Quantcast

OK, so it’s Memorial Day — but here’s a great labor story

OK, so it’s Memorial Day — but here’s a great labor story
Photo by Bess Adler

Two former employees at a luxury rental building on the posh Williamsburg waterfront, say they were fired for trying to organize a union among coworkers to improve their working conditions.

Jose Guzman, a concierge who earned $14 an hour, and Penil Martinez, a handyman who worked $18 an hour, worked at 184 Kent, the former Austin Nichols warehouse, until May 20, when the building’s management laid them off.

Guzman, the head concierge since the building opened in January, regularly worked 10- to 13-hour days without receiving overtime pay. When he got sick, he took the day off, at his own financial expense.

He began inquiring about improving working conditions when he noticed workers being exposed to paint fumes and cement dust from construction work inside the building. None of the workers have health benefits or paid sick leave.

“The reason why I wanted to unionize was I was looking for better conditions and my health was questionable breathing in fumes,” said Guzman. “I have five kids and I’m the breadwinner of the family. I needed to improve my financial status.”

After Guzman spoke with several co-workers and did his own research about how to organize them to ask for better wages and health benefits, a representative from the building’s management company, Roseland Properties, questioned him about his activities — then delivered the news.

“I asked them why I was being fired and they said because I was rallying for the union,” said Guzman.

Martinez also received notice from his employer, Lifestyles Services, that he had been laid off, but he says he hasn’t even been told why he has been fired or received his checks from previous work.

“I haven’t told my son. I don’t know what to do,” said Martinez. “I may need to seek some kind of help. Right now I’m going crazy with this.”

Labor disputes have been rare in Williamsburg over the past five years during the real estate boom. Many of the new developments along the waterfront, including The Edge on N. Fifth Street, use union laborers, as stipulated by the city during its 2005 waterfront rezoning. But 184 Kent is a renovated property, which was exempt from the rezoning agreement.

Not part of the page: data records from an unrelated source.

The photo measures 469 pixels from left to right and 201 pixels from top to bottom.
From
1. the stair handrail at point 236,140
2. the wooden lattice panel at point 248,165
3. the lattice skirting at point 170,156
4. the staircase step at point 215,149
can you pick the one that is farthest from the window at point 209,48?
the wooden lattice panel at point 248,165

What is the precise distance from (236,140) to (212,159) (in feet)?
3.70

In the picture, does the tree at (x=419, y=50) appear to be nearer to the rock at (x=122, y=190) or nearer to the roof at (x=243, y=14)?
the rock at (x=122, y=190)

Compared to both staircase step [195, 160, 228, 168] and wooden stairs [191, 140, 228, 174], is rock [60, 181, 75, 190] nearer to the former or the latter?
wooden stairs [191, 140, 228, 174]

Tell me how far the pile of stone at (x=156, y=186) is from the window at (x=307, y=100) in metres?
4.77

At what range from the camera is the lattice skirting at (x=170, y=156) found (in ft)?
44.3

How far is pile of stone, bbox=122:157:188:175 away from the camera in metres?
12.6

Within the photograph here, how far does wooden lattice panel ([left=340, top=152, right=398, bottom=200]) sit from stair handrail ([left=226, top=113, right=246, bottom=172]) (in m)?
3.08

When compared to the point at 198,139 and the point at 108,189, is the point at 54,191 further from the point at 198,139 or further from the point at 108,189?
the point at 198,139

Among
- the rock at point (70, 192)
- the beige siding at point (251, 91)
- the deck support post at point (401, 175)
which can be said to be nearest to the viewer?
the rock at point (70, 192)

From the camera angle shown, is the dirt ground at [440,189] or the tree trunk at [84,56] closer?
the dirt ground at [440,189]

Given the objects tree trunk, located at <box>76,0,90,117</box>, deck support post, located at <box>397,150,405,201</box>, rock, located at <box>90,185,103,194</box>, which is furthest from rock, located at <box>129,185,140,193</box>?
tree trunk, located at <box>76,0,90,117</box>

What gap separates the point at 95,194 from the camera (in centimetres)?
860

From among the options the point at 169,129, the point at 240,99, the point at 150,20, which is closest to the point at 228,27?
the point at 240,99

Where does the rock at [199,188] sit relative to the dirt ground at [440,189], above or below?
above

Still, the building management company, Roseland Properties, likely did not have the legal recourse to terminate the workers’ contracts. Federal law prohibits employers from discharging or disciplining anyone who seeks to be represented by a union.

“If the employees are trying to organize and they are dismissed for that reason, that’s an unfair labor practice,” said Al Blyer, the Brooklyn regional director of the National Labor Relations Board. “The remedy is to offer their jobs back, with some back pay.”

That’s what Guzman and Martinez want — as long as they are unionized. The average salary for a unionized concierge is between $19 and $22 an hour, while a handyman would earn almost $20 an hour, numbers based on last month’s apartment building workers settlement.

The men have contacted the SEIU-32BJ, a service workers union, to handle their labor case. So far, 14 workers have signed cards saying that they want to join a union.

“We hope to get the men working again and get their jobs back,” said Kwame Patterson, a spokesman for SEIU, which has already filed a complaint with the National Labor Relations Board against Roseland Properties, Lifestyles Services, and the building’s developer, JMH Development, for “interrogation, threats and wrongful termination.”

For now, the fired workers handed out fliers outside their former employer’s building last week informing tenants about the firings. On Wednesday afternoon, as tenants were returning from work, some took the flyers, cheering “right on.” Others reacted with surprise, promising to call the building’s developer with complaints.

“We’ve been getting a good response,” said Martinez. “People are calling and e-mailing the management.”

Calls to Roseland Properties were not returned and a spokesman for JMH Development declined to comment.